* **WHAT IS BEING ASKED**
What is the Spanish translation of this sentence from the forum thread selling a miniatures army: "Most of the paint is thin and clean."
--- start SOURCE PASSAGE ---
# H: IG army W: $$$



## branvan40000 (Sep 4, 2012)

Hey guys,

I have a fairly large IG army consisting of:
5 battlefoam trays (3 infantry, 2 vehicle) 
codex 
12 vehicles 
137 infantry models 
It is about about 50-70% painted. Most of the paint is thin and clean.
I am selling it for $450(including shipping... it's big with the foam)

If you are seriously interested in this and want more details I can send you pictures with a detailed list explaining everything I have.

In the lot there's 4 russ's a valkyrie and a bunch of melta and plasma models. Just to give you an idea.

Thanks for reading,
branvan40000


----------



## curtislee (Sep 22, 2011)

What guard are they?


----------



## branvan40000 (Sep 4, 2012)

mostly catachan. some mordian, valhallan, and 2 tallarn guys as well. pretty much no cadians. got the last chancers in there too.


----------



## curtislee (Sep 22, 2011)
--- end SOURCE PASSAGE ---
--- start EXCERPTED DATA ---
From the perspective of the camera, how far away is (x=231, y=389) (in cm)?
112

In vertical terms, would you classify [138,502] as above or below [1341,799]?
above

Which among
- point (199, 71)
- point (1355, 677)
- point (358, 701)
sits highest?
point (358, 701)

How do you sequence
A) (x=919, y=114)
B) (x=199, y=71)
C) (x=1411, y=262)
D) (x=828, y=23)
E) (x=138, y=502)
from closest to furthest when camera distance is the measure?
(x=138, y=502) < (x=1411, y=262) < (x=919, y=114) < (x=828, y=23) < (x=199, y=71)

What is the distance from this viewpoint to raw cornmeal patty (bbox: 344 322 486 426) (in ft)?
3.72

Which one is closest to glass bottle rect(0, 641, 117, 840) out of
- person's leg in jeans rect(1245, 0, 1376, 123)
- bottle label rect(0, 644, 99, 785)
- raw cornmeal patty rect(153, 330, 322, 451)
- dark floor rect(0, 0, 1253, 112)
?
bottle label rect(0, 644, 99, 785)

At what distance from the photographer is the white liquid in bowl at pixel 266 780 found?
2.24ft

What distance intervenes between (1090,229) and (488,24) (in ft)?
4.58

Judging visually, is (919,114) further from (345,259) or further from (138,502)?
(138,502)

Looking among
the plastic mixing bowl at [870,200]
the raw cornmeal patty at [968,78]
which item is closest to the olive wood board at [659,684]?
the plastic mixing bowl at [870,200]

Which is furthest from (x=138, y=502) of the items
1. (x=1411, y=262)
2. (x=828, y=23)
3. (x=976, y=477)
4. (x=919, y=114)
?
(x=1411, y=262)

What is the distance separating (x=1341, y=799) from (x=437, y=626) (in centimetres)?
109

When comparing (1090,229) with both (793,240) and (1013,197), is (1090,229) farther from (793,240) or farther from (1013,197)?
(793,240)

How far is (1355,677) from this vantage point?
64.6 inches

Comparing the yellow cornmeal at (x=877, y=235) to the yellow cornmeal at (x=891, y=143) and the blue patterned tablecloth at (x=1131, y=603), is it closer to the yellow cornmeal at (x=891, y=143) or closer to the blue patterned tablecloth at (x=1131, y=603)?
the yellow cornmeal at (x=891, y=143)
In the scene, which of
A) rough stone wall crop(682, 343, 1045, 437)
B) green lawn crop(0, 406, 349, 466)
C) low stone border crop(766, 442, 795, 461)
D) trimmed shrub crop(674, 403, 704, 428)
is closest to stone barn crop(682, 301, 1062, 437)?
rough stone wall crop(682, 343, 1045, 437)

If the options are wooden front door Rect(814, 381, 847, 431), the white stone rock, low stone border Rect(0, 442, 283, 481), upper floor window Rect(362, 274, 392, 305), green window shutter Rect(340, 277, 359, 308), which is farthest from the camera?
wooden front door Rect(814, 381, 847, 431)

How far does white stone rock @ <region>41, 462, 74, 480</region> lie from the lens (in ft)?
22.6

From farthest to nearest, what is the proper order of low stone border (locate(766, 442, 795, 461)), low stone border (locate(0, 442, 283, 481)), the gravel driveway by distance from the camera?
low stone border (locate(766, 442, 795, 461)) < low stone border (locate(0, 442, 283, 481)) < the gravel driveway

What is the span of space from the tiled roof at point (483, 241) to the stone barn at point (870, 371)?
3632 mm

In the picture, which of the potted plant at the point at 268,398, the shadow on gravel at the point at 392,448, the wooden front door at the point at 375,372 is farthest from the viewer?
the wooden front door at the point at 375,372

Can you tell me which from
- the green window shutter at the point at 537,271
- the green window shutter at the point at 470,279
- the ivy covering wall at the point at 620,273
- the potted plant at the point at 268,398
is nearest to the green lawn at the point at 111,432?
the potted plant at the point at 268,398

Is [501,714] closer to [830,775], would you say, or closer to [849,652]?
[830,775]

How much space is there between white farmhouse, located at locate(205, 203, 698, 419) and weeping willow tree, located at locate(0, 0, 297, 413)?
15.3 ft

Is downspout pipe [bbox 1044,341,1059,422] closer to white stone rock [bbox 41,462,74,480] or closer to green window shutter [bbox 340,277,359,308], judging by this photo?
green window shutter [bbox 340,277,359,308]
--- end EXCERPTED DATA ---
* **IN RESPONSE**
La mayor parte de la pintura es fina y limpia.